Katherine Mansfield
(1888-1923). Katherine Mansfield 34 yıllık kısa yaşamı süresince yayımladığı üç ciltlik öykü kitaplarıyla 20. yüzyılın en yetenekli öykü yazarlarından biri olarak kabul edilir. İnsan davranışlarının nedenlerini kavramakta usta olan Mansfield, Rus oyun ve öykü yazarı Anton Çehov’dan etkilenmiştir.
Asıl adı Kathleen Mansfield Beauchamp'dı. Yeni Zelanda'da Wellington'da doğdu. 1903-06 arasında Londra'da Queen's College'da öğrenim gördü. Yeni Zelanda'da iki yıllık bir müzik eğitiminden sonra 1908'de yeniden Londra’ya döndü. Orada geçim sıkıntısıyla dolu iki yıl geçirdi. İlk öykü kitabı olan In a German Pension (“Bir Alman Pansiyonunda") 1911'de yayımlandı. Aynı yıl eleştirmen John Middleton Murry'nin çıkardığı Rhythm ve The Blue Review adlı dergilerde KM imzasıyla kısa öyküler ve denemeler yazmaya başladı. 1916'da yayımlanan Prelüde (“Giriş") adlı öyküsüyle artık kendi özgün üslubunu bulmuştu.
1917'de verem olduğu anlaşılan Katherine Mansfield yaşamının son yıllarını yumuşak iklimin hastalığını iyileştireceğini umarak Fransa, İtalya ve İsviçre’de geçirdi. 1918’de John Middleton Murry ile evlendi. En olumsuz koşullarda bile yazmayı sürdürdü. En güzel öykülerini Bliss (1920; “Sevinç”) ve The Garden Party (1922; “Garden Parti”) adlı iki kitapta topladı.

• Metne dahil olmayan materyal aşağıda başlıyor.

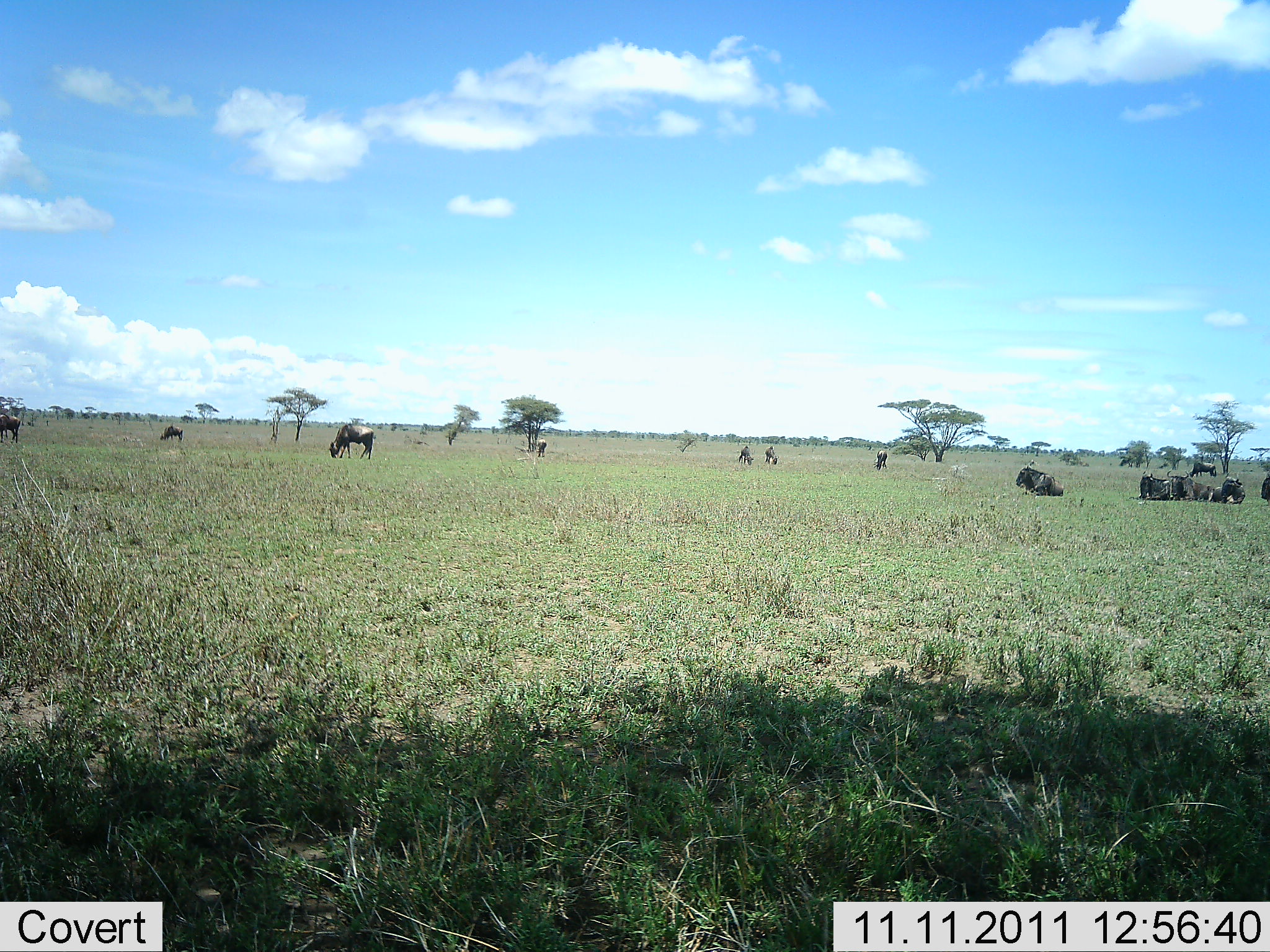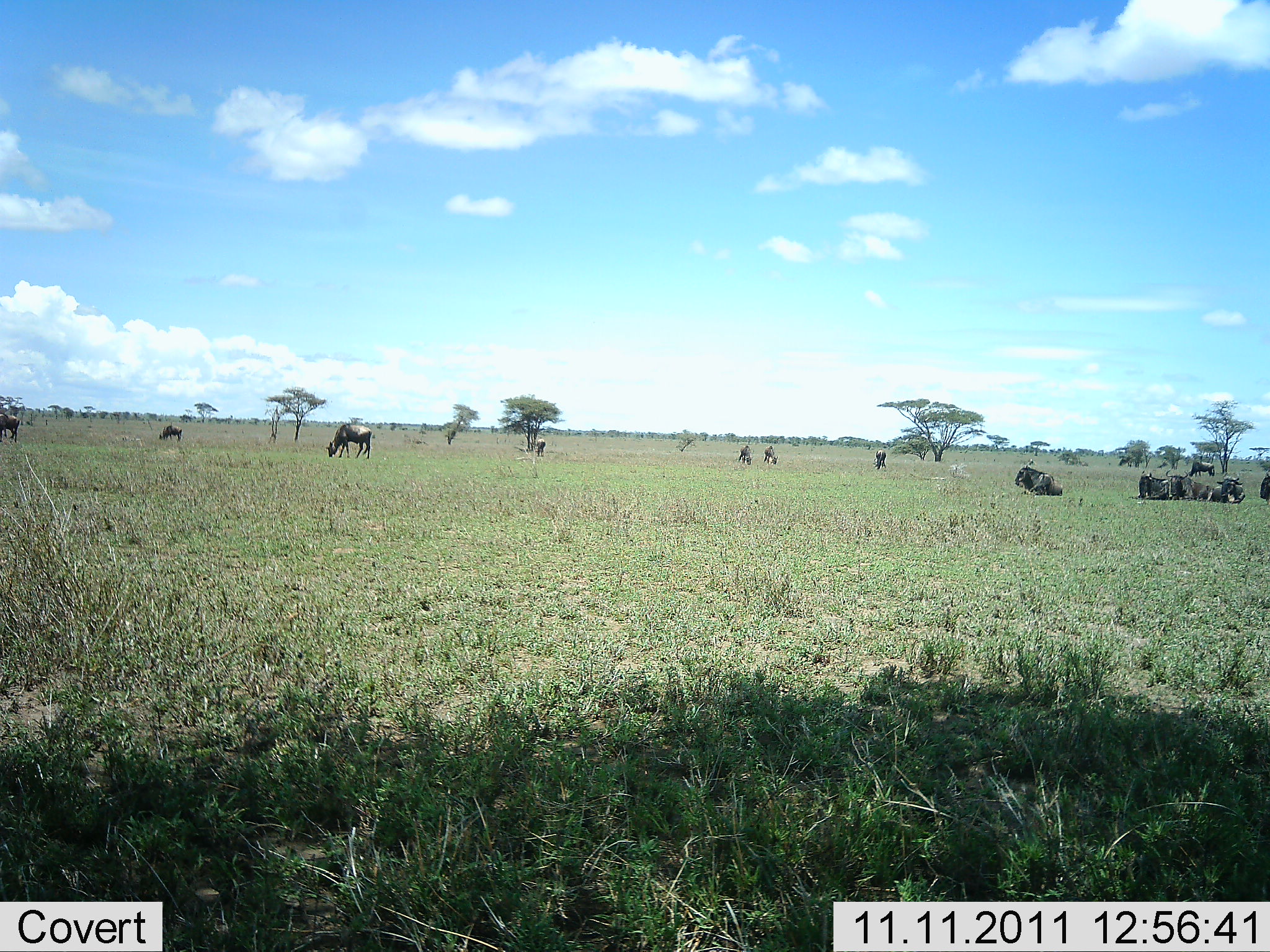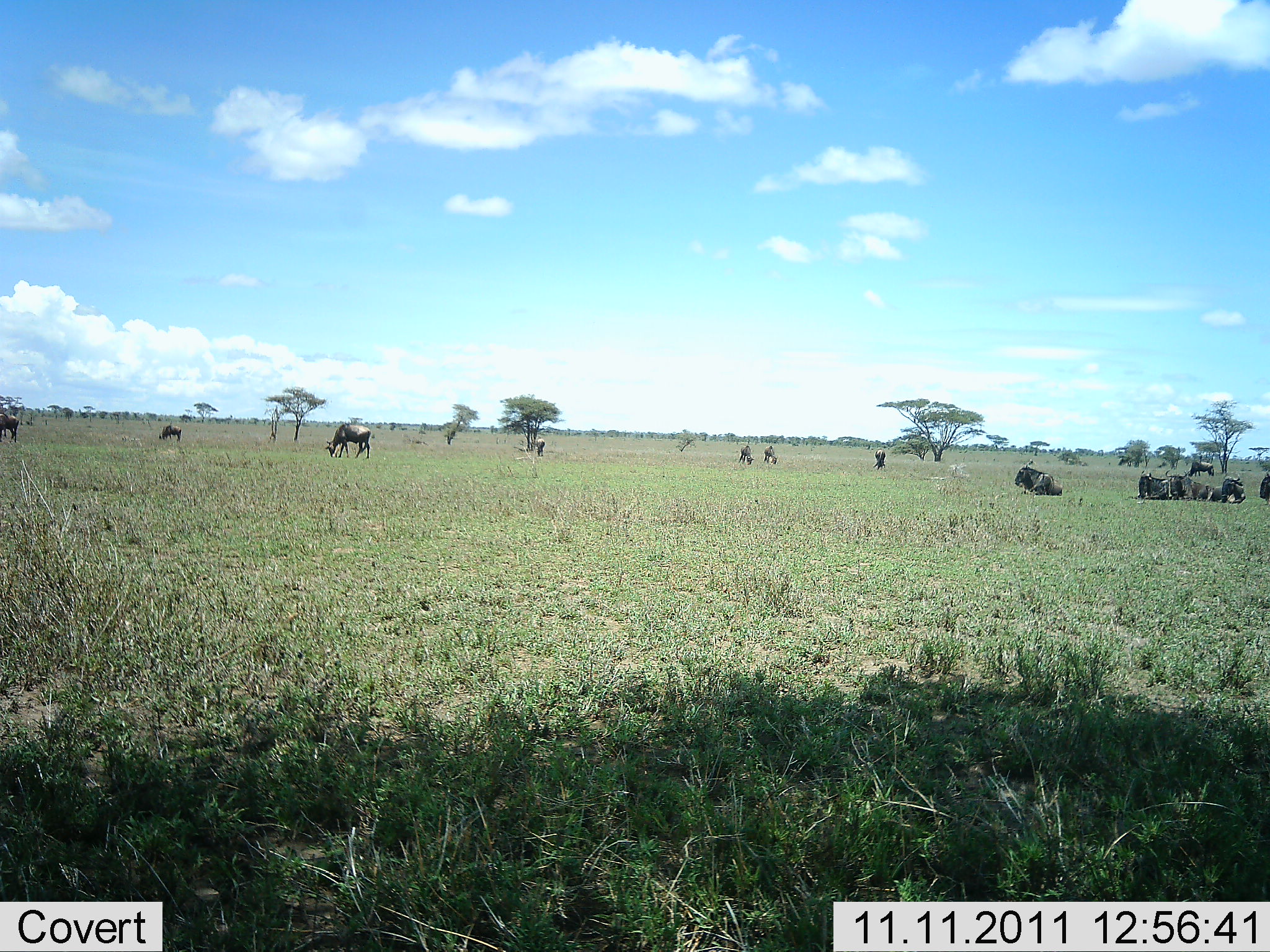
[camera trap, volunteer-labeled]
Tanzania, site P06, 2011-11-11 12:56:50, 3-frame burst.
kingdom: Animalia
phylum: Chordata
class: Mammalia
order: Artiodactyla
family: Bovidae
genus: Connochaetes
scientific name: Connochaetes taurinus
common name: blue wildebeest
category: wildebeest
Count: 11-50.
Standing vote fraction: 45%.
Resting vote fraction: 91%.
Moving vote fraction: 18%.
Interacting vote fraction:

Ölmeden önce kocasına yazılarını gözden geçirip en değerlilerini saklamasını, gerisini yok etmesini vasiyet ettiyse de John M. Murry, Mansfield’den ne kaldıysa zaman içinde hemen hepsini yayımladı. Yazarın son öyküleri ölümünden sonra The Dove’s Nest (1923; “Kumru Yuvası”) ve Something Childish (1924; “Çocukça Bir Şey”) adlı kitaplarda çıktı. Yayımlanmış olan beş öykü kitabında böylece toplam 88 öyküsü yer aldı. Daha sonra çeşitli yazılarını ve mektuplarını içeren Journal of Katherine Mansfield (1927; “Katherine Mansfield’in Güncesi”) ve Letters (1928; “Mektuplar”) adlı iki kitap yayımlandı. Öykülerinde son derece canlı ve inandırıcı portreler çizen, düş kırıklıklarını şiirsel ve duygu yüklü bir dille kaleme alan Katherine Mansfield, öykünün bir edebiyat türü olarak gelişmesine katkıda bulundu. Yazarın değişik yapıtlarından seçilmiş bazı öyküleri Türkçe’ye çevrilerek Ölü Albayın Kızları (Daughters of the Late Colonel) ve Seçme Hikâyeler adlı kitaplarda toplandı.